_DOCUMENT TEXT_:
-- Start --

SMEs call for reinforced cooperation to avoid Eurocodes-EOTA conflicting requirements

SMEs call for reinforced cooperation to avoid Eurocodes-EOTA conflicting requirements

SBS just published a position paper to raise awareness on the discrepancies between the European Assessment Documents (EADs) and the Eurocodes design requirements and propose solutions to clear up the confusion these inconsistencies generate for construction SMEs.

SBS published a position paper showcasing the complications arising from conflicts between several European Assessment Documents (EADs) developed within the European Organisation for Technical Assessment (EOTA) and Eurocodes design requirements developed by CEN. The paper is contributing to the undergoing discussions for a review of the Construction Products Regulation (CPR) which aims to regulate all the construction products that are placed in the EU market by providing a common technical language to assess their performance.

-- End --

_ITEMS_:
-- Start --

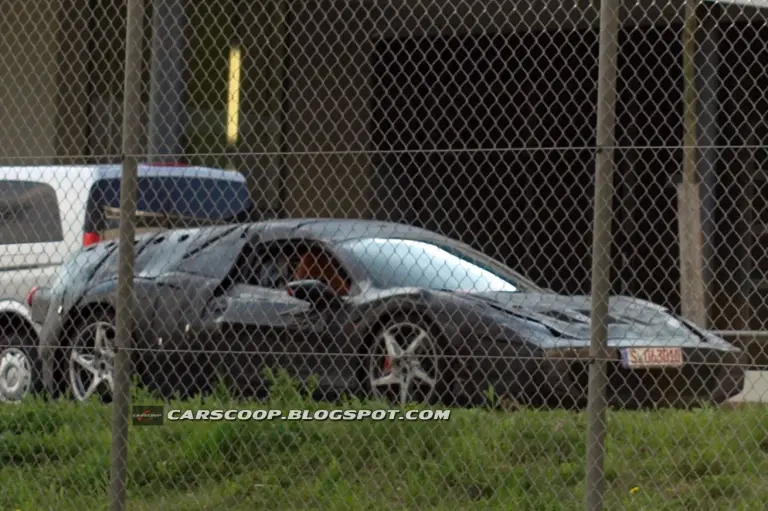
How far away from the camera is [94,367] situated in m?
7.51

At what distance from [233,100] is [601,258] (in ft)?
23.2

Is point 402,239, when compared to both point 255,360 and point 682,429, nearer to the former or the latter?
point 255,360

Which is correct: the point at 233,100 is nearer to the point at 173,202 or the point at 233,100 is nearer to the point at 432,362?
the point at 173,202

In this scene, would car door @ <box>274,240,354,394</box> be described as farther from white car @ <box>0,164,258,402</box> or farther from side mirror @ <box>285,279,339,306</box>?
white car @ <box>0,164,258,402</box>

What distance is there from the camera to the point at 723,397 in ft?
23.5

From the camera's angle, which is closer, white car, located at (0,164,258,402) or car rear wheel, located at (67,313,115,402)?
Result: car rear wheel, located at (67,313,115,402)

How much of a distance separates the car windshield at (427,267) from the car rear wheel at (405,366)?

-- End --
-- Start --

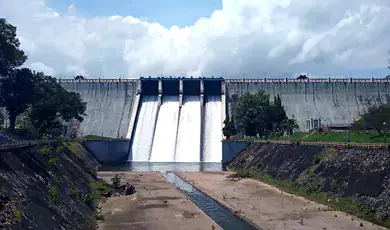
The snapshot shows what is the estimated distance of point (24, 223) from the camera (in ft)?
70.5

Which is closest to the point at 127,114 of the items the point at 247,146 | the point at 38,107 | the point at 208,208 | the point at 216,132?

-- End --

_TASKS FOR THIS EXERCISE_:
• a. Could you condense the paragraph of the Eurocodes article that begins "SBS published a position paper showcasing" into a short bulleted list that keeps its main facts?
• b. Repeat word for word the passage of the Eurocodes article starting at "SBS published a" and ending at "assess their performance.".
The records were taken from a different source than the text.

_THE SOLUTIONS_:
• a.
- SBS published a position paper on the problems caused when several European Assessment Documents (EADs) conflict with Eurocodes design requirements.
- The EADs are developed within the European Organisation for Technical Assessment (EOTA), and the Eurocodes are developed by CEN.
- The paper contributes to current discussions on reviewing the Construction Products Regulation (CPR).
- The CPR aims to regulate all construction products placed on the EU market by giving a common technical language for assessing their performance.

• b.
SBS published a position paper showcasing the complications arising from conflicts between several European Assessment Documents (EADs) developed within the European Organisation for Technical Assessment (EOTA) and Eurocodes design requirements developed by CEN. The paper is contributing to the undergoing discussions for a review of the Construction Products Regulation (CPR) which aims to regulate all the construction products that are placed in the EU market by providing a common technical language to assess their performance.